By Melissa Clark, The New York Times

AIGUES-MORTES, France — Knee-deep in the improbably pink marsh water of the Camargue, on the southern coast of France, I shoveled fleur de sel crystals onto the shore into shimmering mounds, the same way that the sauniers, traditional salt workers, toiling around me on a hot July morning have been doing in that region since Roman times.

Eric Beaumer, a master saunier at Le Saunier de Camargue, sprinkled some of the warm, damp salt into my hand. I licked my palm, and the shards crunched, then dissolved in a saline burst. It was the same mineral rush I had experienced earlier that day when I sprinkled fleur de sel on my eggs, and the one I would have again two hours later with a tomato salad. The brittle crystals made the eggs seem more custardy, the tomatoes more ripely sweet. That’s the magic of flaky sea salt: It makes food taste more deeply of itself.

Legions of chefs and home cooks have fallen hard for fancy, flaky salt — even though it can cost more than 10 times as much as the stuff you’d find in a shaker. But 30 years ago, here in the Camargue, only a few devoted sauniers bothered to harvest fleur de sel at all.

“We couldn’t give it away,” Beaumer said, handing me another pinch to crunch.

This is because, for most of the 20th century, salt was just salt, and largely industrial table salt — tiny white grains of near-pure sodium, the saline version of factory-sliced white bread — at that. Cheap and modern, it wore its sterile absence of color and variability as a badge of purity.

But decades before Salt Bae, and around the same time as the rise of the organic food movement, chefs started to rediscover salts with character: snowflakelike Maldon, minerally fleur de sel, Himalayan salt with its sunrise glow.

Innovators like Ferran Adrià at El Bulli, Alice Waters at Chez Panisse and Ruth Rogers of the River Café found that flaky salt made a vast difference in their cooking. Just a few grains sprinkled on at the end could transform anything — pastas, roasted meats, soups, chocolate desserts — in a way that granular salt simply couldn’t.

Cookbook and recipe writers began calling for different varieties — sometimes, maddeningly, in the same recipe. A growing subset of hard-core salt-tooths carry rarefied crystals in tins the size of a thumb, at the ready in a pocket or purse to calibrate any restaurant dish to their own personal ideal of salinity.

Today, these select salts are easier to find than ever before, both in supermarkets and online. But being this spoiled by choice can be confusing. Are fine sea salt and table salt interchangeable? Can you finish a dish that calls for flaky Maldon with coarse sea salt from a grinder instead? And why do various brands of kosher salt — Morton’s and Diamond Crystal, for example — have such different levels of salinity?

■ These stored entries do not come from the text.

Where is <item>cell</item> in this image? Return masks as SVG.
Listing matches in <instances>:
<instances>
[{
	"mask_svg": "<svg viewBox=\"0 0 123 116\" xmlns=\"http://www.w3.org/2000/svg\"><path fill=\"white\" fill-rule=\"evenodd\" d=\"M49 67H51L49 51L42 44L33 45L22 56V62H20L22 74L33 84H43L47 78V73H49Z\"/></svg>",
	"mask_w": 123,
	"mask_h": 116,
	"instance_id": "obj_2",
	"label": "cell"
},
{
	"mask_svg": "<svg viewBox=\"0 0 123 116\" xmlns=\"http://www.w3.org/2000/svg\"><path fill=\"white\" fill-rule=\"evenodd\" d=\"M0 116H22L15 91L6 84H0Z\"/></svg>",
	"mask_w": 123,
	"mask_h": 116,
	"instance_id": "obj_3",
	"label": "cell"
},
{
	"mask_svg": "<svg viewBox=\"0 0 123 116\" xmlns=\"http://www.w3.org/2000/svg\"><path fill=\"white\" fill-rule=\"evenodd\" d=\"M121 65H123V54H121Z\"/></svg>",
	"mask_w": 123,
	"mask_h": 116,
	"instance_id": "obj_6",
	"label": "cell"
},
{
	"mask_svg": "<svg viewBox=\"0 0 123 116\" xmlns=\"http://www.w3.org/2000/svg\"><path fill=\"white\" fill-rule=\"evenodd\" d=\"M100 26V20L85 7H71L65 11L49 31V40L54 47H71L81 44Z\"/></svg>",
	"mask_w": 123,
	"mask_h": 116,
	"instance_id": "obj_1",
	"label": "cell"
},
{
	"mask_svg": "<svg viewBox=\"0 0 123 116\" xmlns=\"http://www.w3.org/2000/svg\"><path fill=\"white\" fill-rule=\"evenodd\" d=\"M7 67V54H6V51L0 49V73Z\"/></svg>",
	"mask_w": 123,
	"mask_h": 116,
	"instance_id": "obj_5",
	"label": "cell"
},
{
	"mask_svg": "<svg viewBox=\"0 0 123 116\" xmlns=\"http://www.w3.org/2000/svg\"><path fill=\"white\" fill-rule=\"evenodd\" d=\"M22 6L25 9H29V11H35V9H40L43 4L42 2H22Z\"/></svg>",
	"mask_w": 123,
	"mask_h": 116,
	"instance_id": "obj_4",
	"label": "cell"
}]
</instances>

To help break it all down, here’s a salt primer.

A Brief History of Salt

To really understand salt, a bit of background helps. Its production has been at the center of human culture for thousands of years. Biologically, of course, we cannot exist without salt. Sodium chloride regulates our bodily fluids and is essential for nerve, muscle and digestive function. (Fittingly, the word salubrious derives from the Latin root sal, which means salt.)